- **What to work on**
Set out everything from the start of the entries down to and including the line that contains "What is the value for Sistemas" as a numbered list, skipping any blank lines.

- **Task data**

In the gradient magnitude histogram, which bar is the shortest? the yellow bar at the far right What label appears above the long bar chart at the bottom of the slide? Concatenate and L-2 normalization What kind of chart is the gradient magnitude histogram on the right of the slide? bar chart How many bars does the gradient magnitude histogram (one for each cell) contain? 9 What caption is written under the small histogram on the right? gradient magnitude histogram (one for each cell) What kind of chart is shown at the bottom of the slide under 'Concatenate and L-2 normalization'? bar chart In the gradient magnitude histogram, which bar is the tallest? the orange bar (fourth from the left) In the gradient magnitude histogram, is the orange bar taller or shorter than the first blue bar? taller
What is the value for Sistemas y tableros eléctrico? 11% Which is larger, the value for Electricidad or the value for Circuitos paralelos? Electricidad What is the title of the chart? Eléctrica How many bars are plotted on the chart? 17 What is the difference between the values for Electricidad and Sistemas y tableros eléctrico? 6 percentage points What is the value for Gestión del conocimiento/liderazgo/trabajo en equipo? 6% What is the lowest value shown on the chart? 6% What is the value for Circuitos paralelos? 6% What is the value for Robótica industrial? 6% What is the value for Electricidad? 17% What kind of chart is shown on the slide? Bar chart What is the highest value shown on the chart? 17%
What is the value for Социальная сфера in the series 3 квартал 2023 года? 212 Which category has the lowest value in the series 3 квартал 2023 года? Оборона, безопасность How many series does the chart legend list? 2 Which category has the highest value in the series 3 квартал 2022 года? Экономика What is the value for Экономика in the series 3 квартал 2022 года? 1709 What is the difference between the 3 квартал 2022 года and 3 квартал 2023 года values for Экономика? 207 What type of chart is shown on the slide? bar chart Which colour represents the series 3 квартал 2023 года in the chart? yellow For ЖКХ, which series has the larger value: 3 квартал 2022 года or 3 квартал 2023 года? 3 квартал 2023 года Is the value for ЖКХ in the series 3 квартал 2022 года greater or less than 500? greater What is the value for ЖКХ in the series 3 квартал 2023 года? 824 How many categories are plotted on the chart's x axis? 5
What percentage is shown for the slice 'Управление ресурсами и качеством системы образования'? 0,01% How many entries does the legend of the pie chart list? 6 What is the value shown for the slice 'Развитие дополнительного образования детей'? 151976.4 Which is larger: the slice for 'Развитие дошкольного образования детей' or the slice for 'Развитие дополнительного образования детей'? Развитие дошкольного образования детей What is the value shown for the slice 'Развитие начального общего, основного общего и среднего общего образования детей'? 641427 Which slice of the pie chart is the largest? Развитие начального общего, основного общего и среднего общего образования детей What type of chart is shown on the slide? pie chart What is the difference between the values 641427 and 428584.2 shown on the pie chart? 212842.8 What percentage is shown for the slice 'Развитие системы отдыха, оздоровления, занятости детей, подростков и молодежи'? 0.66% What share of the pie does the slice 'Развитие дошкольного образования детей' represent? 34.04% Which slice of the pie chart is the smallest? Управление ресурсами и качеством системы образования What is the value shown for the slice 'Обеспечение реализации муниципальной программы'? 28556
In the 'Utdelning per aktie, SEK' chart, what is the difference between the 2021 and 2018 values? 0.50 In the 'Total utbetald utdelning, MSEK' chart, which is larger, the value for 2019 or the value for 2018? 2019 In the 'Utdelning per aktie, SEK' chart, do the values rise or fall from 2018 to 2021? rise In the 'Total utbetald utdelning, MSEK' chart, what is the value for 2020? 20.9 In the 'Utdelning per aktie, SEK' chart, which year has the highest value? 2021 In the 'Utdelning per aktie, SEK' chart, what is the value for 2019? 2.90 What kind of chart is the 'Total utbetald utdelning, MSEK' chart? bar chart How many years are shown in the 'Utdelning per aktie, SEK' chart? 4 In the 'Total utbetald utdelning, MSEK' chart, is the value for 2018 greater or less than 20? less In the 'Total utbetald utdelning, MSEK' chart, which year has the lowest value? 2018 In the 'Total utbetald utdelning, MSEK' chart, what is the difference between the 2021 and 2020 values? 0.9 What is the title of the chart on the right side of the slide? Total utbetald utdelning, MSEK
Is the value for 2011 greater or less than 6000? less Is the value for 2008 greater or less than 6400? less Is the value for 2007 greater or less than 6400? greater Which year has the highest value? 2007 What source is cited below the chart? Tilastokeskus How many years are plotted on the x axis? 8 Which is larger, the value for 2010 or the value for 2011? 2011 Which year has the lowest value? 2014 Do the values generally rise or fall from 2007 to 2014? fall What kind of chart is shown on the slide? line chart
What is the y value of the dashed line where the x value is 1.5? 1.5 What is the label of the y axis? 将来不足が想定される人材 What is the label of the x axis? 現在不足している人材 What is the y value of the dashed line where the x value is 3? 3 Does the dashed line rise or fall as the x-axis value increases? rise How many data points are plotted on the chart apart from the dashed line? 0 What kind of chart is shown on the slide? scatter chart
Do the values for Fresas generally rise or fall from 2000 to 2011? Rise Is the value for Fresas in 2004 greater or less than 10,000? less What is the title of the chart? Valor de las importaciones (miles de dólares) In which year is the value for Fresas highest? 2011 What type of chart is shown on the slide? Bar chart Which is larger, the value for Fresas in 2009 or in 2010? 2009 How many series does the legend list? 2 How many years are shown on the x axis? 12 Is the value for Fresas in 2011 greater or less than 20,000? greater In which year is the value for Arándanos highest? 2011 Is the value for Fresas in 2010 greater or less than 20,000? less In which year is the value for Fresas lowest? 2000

- **Task result**
1. In the gradient magnitude histogram, which bar is the shortest? the yellow bar at the far right What label appears above the long bar chart at the bottom of the slide? Concatenate and L-2 normalization What kind of chart is the gradient magnitude histogram on the right of the slide? bar chart How many bars does the gradient magnitude histogram (one for each cell) contain? 9 What caption is written under the small histogram on the right? gradient magnitude histogram (one for each cell) What kind of chart is shown at the bottom of the slide under 'Concatenate and L-2 normalization'? bar chart In the gradient magnitude histogram, which bar is the tallest? the orange bar (fourth from the left) In the gradient magnitude histogram, is the orange bar taller or shorter than the first blue bar? taller
2. What is the value for Sistemas y tableros eléctrico? 11% Which is larger, the value for Electricidad or the value for Circuitos paralelos? Electricidad What is the title of the chart? Eléctrica How many bars are plotted on the chart? 17 What is the difference between the values for Electricidad and Sistemas y tableros eléctrico? 6 percentage points What is the value for Gestión del conocimiento/liderazgo/trabajo en equipo? 6% What is the lowest value shown on the chart? 6% What is the value for Circuitos paralelos? 6% What is the value for Robótica industrial? 6% What is the value for Electricidad? 17% What kind of chart is shown on the slide? Bar chart What is the highest value shown on the chart? 17%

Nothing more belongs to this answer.